Sechs Jahre lang hat sie Geburten begleitet, erst in einer Klinik, dann in einem Geburtshaus. Der stärkste Vorteil dort sei, „dass der Kontakt zwischen der Hebamme und der Frau zeitlich nicht begrenzt ist und die Frauen ganzheitlich wahrgenommen werden.“

Viele Schwangere seien stark auf den Frauenarzt fokussiert und wüssten gar nicht, dass sie zur Vorsorge auch zur Hebamme gehen können. Manche, die kommen, seien überrascht: „Vom Arzt sind sie den Ultraschall gewöhnt — aber hier wird der Bauch auch angefasst. Zum Beispiel gibt es da die Leopoldschen Handgriffe...“

Ein Geburtshaus gibt es nach wie vor im Fürther Landkreis: In Ammerndorf hat Hebamme Liane Borsdorf auch nach der bitteren Pille 2011 weitergemacht. Dass viele Kolleginnen aufgaben, merkte sie schnell: Häufiger als in anderen Jahren wurde sie von Müttern um Hilfe bei Geburten gebeten.

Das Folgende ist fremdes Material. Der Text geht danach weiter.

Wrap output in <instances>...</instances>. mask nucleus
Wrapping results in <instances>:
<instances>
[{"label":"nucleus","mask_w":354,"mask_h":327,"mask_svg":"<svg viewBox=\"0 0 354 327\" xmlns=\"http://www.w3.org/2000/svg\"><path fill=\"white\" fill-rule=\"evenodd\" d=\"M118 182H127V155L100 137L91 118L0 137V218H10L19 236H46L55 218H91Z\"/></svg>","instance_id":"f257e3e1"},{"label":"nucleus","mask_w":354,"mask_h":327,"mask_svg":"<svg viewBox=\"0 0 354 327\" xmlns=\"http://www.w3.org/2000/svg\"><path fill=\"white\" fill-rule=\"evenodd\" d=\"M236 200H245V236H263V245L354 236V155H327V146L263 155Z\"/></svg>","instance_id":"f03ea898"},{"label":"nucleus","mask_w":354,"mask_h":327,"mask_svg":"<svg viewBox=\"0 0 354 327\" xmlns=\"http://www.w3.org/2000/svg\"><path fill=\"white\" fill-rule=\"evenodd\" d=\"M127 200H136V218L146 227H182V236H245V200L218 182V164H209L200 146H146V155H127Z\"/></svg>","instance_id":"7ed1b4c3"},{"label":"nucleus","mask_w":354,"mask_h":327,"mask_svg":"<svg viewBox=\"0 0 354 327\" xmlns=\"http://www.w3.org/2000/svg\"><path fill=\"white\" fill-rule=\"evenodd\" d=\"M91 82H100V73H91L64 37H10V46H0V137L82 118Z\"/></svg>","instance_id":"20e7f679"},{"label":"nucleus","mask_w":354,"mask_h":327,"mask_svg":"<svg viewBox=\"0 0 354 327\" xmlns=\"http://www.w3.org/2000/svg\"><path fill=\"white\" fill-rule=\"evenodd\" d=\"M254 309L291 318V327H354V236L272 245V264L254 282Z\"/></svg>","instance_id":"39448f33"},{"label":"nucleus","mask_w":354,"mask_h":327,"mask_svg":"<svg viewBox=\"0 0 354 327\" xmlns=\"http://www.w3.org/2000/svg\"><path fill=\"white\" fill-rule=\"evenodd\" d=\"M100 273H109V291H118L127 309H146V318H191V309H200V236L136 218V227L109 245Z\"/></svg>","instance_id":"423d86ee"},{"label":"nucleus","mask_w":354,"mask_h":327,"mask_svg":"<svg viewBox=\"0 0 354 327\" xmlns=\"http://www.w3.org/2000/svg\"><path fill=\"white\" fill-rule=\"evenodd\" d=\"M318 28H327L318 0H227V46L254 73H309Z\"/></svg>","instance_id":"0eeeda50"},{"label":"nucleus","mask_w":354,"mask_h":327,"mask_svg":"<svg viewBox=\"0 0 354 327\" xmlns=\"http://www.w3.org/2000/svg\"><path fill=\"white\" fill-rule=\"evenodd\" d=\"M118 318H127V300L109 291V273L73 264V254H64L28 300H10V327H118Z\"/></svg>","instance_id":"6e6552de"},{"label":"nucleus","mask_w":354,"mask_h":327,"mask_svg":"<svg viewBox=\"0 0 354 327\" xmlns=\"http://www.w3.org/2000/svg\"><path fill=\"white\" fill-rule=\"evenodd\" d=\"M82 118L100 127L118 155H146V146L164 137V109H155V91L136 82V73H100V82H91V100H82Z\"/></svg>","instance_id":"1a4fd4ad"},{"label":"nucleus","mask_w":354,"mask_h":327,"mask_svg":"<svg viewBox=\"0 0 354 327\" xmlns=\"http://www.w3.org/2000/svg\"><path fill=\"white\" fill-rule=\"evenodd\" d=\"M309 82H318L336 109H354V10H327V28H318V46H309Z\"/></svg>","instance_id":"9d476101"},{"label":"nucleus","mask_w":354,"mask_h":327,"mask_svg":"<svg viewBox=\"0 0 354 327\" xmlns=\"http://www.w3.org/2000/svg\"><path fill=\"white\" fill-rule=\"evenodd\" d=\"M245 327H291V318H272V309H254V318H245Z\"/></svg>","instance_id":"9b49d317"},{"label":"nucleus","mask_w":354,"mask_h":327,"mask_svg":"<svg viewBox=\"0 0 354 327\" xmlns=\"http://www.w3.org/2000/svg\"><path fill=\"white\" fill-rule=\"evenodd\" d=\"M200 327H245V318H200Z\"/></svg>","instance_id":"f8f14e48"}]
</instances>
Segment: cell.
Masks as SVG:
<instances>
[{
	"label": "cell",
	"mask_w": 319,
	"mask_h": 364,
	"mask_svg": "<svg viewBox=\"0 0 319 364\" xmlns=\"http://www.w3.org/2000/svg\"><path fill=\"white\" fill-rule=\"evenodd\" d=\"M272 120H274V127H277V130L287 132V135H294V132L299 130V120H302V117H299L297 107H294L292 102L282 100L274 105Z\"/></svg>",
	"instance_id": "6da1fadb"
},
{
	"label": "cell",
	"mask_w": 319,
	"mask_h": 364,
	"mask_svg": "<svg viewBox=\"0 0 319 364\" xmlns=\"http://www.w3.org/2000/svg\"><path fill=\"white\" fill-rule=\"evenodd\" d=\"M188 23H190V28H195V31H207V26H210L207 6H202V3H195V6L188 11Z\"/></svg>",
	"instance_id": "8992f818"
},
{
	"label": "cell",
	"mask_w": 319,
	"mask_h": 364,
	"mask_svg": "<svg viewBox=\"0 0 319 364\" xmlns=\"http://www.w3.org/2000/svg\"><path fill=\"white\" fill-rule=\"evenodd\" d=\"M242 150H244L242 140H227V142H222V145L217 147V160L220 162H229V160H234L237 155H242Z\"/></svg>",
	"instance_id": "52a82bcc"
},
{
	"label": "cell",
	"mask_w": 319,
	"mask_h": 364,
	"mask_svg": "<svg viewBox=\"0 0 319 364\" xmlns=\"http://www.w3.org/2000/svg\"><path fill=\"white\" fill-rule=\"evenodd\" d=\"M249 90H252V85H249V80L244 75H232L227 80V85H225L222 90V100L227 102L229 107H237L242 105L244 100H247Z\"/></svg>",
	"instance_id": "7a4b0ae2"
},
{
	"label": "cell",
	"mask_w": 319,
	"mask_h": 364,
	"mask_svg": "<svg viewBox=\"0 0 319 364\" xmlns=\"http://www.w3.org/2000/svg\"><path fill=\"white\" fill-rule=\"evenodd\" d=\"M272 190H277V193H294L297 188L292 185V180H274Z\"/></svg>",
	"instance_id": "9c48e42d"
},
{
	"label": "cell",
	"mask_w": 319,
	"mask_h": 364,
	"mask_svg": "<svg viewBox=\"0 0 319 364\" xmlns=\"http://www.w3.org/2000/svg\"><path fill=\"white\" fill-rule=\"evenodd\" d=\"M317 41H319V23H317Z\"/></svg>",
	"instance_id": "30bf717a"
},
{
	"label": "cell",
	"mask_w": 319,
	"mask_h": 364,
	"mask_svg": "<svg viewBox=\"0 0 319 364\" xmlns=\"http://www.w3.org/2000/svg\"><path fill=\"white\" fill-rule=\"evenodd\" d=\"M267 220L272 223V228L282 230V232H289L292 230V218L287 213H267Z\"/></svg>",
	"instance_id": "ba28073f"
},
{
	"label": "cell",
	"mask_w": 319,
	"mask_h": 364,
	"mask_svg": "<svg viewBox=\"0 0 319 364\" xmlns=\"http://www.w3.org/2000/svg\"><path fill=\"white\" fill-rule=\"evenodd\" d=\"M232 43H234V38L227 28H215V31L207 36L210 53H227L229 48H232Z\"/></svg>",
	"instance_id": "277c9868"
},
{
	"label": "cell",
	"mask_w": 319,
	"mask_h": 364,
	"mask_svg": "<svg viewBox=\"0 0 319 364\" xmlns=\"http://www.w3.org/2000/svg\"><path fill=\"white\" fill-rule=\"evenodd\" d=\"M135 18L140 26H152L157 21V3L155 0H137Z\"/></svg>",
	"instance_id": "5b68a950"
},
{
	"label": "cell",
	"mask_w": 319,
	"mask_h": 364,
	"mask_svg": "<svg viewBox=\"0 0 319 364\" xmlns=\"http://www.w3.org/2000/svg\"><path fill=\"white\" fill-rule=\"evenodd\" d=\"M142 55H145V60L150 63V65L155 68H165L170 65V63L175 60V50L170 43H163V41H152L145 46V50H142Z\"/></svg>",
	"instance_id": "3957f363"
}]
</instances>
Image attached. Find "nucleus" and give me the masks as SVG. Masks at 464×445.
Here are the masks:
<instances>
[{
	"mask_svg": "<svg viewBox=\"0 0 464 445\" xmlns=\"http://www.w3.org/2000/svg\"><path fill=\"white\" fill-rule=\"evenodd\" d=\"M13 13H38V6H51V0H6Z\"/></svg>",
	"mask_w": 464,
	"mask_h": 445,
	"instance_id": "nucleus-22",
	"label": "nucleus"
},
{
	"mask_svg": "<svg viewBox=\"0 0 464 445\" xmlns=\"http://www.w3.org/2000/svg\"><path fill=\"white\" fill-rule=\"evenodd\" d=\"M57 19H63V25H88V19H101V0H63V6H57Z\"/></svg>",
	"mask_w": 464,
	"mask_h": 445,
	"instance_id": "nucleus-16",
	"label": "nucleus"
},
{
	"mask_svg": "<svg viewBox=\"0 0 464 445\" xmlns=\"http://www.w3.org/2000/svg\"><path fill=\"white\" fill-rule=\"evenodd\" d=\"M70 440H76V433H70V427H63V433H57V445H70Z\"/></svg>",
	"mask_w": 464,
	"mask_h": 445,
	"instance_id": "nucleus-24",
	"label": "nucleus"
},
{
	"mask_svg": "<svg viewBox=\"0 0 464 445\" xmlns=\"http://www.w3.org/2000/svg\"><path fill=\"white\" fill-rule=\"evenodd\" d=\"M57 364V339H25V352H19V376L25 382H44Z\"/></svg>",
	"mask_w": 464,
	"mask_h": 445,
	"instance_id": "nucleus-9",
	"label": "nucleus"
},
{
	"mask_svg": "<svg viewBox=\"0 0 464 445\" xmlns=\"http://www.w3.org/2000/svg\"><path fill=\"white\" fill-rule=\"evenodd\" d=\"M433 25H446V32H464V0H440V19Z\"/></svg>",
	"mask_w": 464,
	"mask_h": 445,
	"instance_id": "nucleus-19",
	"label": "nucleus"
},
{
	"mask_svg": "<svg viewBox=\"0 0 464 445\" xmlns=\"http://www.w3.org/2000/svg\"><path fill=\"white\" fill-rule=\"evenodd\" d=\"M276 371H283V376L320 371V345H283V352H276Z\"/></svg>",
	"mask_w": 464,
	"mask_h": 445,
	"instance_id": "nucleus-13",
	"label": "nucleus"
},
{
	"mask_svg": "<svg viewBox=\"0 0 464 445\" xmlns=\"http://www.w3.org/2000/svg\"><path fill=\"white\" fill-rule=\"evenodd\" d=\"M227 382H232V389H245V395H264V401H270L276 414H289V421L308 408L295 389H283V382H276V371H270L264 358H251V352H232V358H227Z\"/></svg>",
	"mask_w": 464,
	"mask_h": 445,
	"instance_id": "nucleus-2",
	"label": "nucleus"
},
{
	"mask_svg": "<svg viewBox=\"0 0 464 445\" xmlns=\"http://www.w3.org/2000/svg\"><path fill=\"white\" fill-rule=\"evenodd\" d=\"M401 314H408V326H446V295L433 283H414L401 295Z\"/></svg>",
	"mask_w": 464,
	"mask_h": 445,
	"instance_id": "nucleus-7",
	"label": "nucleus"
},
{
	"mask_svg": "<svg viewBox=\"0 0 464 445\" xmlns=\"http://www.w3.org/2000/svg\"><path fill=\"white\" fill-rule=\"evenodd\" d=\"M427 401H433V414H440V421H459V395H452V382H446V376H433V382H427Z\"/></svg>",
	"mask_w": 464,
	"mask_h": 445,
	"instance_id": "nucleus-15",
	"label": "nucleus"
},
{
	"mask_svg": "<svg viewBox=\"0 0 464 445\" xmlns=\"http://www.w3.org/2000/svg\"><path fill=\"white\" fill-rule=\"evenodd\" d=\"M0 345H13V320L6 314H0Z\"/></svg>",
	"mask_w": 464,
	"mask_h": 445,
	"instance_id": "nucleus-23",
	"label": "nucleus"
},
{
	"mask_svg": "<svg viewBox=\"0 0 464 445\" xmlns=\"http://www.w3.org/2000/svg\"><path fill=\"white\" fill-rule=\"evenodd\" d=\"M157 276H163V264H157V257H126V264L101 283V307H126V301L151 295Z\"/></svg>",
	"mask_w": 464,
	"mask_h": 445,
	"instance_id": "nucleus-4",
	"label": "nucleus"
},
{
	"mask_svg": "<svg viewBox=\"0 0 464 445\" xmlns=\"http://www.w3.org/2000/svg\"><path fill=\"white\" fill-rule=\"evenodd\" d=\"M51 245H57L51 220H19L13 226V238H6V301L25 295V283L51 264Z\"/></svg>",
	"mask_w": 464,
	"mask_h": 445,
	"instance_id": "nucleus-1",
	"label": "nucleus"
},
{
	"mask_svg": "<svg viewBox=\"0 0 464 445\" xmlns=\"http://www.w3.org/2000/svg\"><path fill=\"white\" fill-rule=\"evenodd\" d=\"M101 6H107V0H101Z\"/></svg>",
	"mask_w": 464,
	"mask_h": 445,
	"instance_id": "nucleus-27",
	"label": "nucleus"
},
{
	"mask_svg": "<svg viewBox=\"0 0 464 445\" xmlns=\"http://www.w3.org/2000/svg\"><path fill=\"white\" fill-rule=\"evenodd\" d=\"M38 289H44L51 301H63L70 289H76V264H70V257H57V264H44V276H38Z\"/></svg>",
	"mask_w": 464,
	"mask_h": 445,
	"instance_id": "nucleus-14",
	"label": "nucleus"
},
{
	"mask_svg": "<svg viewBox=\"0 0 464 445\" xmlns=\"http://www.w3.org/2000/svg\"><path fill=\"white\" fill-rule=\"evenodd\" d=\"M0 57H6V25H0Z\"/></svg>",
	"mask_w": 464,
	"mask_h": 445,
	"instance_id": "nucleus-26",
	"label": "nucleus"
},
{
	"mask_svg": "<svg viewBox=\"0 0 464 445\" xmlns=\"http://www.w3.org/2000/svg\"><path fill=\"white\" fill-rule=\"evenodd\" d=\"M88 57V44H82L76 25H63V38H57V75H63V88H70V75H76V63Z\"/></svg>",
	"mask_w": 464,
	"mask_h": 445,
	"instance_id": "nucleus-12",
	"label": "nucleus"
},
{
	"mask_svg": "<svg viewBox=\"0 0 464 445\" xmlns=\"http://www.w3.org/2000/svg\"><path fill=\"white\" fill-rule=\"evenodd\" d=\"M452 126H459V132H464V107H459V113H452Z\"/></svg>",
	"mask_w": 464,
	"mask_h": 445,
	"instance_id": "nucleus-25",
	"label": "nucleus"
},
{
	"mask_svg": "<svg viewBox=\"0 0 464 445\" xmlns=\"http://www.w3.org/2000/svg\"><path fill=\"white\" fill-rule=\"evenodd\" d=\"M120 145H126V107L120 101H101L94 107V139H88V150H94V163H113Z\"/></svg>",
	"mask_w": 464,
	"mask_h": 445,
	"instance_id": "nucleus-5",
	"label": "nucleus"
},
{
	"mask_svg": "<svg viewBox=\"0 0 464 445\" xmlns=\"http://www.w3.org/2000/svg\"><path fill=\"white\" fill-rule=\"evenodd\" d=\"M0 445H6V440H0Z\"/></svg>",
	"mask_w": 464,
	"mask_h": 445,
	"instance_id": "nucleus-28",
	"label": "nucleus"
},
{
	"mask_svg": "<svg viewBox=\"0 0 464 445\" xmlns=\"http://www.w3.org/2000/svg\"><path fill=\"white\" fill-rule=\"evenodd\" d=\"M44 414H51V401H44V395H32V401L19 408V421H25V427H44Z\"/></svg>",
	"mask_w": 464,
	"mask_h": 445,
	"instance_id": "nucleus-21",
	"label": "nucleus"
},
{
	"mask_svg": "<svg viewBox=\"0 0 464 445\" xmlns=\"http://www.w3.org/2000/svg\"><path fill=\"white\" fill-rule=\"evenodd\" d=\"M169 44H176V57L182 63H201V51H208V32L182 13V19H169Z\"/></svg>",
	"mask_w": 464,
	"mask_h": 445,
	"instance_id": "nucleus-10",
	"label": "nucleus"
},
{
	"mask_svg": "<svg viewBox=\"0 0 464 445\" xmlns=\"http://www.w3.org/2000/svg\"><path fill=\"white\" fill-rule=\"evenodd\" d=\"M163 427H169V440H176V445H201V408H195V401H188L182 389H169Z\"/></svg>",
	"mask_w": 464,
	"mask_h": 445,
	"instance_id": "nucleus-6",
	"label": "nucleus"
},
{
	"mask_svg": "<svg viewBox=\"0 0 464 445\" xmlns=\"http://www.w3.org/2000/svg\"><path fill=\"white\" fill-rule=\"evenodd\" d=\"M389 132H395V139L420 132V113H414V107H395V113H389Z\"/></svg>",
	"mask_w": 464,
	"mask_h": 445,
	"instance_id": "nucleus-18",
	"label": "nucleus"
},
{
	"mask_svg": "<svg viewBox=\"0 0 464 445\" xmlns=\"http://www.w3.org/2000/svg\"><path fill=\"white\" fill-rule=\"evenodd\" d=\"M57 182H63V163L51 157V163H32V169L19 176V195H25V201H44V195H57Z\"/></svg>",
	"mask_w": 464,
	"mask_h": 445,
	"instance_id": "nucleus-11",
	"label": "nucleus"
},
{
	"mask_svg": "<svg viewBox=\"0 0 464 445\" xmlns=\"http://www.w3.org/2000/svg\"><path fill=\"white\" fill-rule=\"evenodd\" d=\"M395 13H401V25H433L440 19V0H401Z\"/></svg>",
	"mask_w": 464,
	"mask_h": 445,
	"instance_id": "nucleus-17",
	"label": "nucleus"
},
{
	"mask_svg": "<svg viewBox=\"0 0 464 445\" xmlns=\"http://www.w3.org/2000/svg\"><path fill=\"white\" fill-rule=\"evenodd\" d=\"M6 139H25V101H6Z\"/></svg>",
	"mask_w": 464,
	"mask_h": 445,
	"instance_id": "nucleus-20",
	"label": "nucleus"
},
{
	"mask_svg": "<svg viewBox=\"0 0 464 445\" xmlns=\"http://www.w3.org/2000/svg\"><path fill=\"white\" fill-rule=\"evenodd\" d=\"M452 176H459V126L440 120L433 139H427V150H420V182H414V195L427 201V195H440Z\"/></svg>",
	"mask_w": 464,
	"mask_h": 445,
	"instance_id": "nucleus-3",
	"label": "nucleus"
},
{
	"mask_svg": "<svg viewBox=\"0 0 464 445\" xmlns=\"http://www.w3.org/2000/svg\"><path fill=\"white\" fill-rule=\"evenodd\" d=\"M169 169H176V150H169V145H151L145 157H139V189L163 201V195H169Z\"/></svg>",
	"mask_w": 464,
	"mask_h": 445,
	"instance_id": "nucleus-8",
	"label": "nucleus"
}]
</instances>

Aber auch schon in den Jahren zuvor, so ihr Eindruck, sei das Interesse an der außerklinischen Entbindung leicht gestiegen. Für die Mütter, die ihr Kind zu Hause zur Welt bringen wollen, sind Hebammen wie Liane Borsdorf ab der 38. Schwangerschaftswoche jederzeit erreichbar. Weil so eine ständige Rufbereitschaft über Wochen hinweg bedeutet, dass sich das Privatleben mit dem Job vermischt, nimmt sich die 55-Jährige manchmal Auszeiten. „Dann mache ich mal drei Monate lang keine Geburten.“

Auf Dauer davon lassen will sie aber nicht.